## start

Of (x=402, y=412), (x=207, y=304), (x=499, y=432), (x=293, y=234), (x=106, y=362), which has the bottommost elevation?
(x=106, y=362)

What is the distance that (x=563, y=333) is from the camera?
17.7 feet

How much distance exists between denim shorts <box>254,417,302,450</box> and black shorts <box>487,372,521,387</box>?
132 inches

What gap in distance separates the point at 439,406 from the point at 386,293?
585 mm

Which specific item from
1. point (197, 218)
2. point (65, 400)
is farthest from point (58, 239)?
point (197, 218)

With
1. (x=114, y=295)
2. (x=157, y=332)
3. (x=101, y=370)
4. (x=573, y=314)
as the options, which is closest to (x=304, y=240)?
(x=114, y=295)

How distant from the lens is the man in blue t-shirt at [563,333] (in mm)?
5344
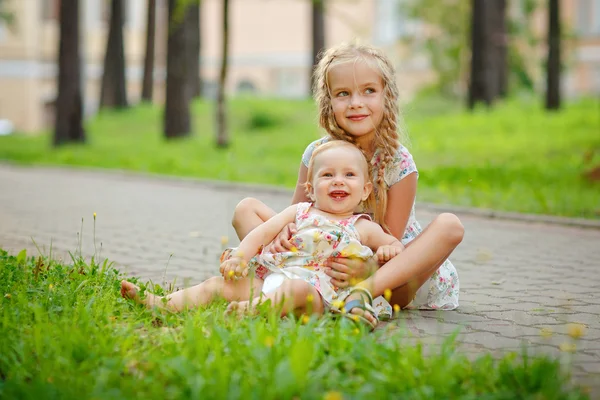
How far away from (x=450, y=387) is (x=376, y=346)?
0.44 meters

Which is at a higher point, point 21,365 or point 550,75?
point 550,75

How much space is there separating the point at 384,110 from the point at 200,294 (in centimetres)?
133

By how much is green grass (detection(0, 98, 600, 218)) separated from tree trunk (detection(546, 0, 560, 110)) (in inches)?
17.3

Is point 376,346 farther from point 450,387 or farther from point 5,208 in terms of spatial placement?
point 5,208

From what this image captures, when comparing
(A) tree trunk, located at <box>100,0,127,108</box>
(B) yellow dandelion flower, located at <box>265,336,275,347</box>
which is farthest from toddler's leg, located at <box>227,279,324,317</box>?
(A) tree trunk, located at <box>100,0,127,108</box>

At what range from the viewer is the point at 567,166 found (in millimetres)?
13148

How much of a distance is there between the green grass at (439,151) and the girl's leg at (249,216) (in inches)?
212

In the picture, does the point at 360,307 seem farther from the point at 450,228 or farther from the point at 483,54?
the point at 483,54

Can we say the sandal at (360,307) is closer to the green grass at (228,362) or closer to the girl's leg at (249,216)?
the green grass at (228,362)

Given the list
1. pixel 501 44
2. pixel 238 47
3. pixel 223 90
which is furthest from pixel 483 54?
pixel 238 47

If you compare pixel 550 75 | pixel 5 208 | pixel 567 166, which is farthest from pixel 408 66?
pixel 5 208

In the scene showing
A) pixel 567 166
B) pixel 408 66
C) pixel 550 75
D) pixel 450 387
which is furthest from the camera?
pixel 408 66

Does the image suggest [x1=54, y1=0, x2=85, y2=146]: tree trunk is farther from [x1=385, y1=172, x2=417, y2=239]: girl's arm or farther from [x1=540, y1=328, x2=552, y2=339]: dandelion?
[x1=540, y1=328, x2=552, y2=339]: dandelion

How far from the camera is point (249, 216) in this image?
15.8 feet
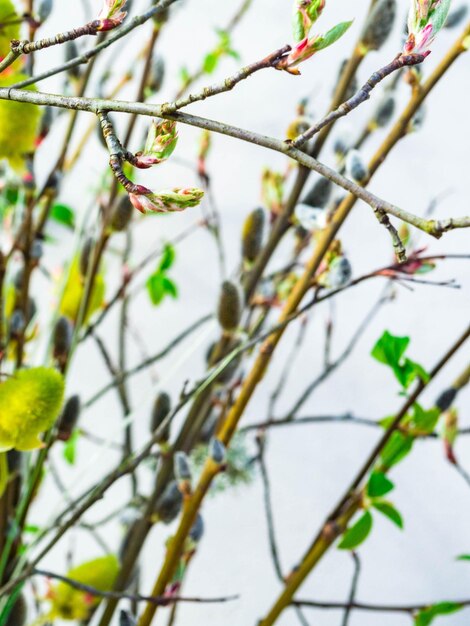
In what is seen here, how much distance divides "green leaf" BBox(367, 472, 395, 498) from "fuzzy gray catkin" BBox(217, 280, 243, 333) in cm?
8

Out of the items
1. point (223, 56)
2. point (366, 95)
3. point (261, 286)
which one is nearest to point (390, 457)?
point (261, 286)

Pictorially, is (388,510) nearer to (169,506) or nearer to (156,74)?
(169,506)

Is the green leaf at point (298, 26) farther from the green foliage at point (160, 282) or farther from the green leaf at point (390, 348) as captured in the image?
the green foliage at point (160, 282)

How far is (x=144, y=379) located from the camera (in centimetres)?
68

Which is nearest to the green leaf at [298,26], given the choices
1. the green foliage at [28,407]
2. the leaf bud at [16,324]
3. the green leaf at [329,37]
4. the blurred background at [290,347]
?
the green leaf at [329,37]

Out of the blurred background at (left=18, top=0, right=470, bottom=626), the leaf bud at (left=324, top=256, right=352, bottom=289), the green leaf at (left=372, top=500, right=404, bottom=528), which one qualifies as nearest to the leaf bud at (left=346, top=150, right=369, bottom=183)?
the leaf bud at (left=324, top=256, right=352, bottom=289)

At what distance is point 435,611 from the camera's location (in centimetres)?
34

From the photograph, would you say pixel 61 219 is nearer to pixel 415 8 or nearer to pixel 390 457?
pixel 390 457

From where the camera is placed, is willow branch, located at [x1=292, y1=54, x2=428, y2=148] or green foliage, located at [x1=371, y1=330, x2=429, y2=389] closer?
willow branch, located at [x1=292, y1=54, x2=428, y2=148]

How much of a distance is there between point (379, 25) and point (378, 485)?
0.17 meters

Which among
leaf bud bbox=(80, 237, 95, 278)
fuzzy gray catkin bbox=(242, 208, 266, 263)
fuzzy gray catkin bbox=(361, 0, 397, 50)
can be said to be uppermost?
fuzzy gray catkin bbox=(361, 0, 397, 50)

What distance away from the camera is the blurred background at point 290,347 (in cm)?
56

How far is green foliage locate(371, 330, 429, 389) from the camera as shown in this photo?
0.30m

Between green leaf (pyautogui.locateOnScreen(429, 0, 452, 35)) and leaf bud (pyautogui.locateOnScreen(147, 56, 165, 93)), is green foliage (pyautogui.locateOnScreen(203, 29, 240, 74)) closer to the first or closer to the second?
leaf bud (pyautogui.locateOnScreen(147, 56, 165, 93))
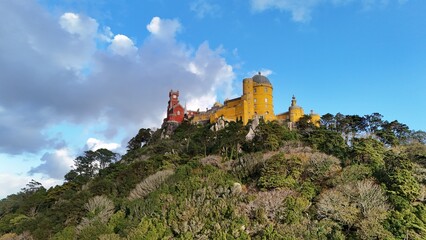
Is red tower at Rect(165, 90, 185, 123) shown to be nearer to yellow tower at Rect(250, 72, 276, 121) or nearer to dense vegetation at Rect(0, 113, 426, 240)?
yellow tower at Rect(250, 72, 276, 121)

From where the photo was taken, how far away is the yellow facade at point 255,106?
59.7 metres

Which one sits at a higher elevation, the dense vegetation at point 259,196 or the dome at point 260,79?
the dome at point 260,79

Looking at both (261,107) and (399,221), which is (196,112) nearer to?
(261,107)

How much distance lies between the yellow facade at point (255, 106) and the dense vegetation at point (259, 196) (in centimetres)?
934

## end

### Your goal
Produce an exact copy of the lines from the one containing "Is red tower" through the last line, and of nothing else.

### Task answer
Is red tower at Rect(165, 90, 185, 123) shown to be nearer to yellow tower at Rect(250, 72, 276, 121) or nearer to dense vegetation at Rect(0, 113, 426, 240)?
yellow tower at Rect(250, 72, 276, 121)

From where the photo was taken, how far away is the yellow facade at point 255,106?
59.7 metres

Which one sits at a higher elevation, the dense vegetation at point 259,196 or the dome at point 260,79?
the dome at point 260,79

Looking at both (261,107) and (399,221), which is (196,112) nearer to?
(261,107)

How much distance lies between the yellow facade at point (255, 106) and the dense vegetation at point (259, 196) (in centimetres)?
934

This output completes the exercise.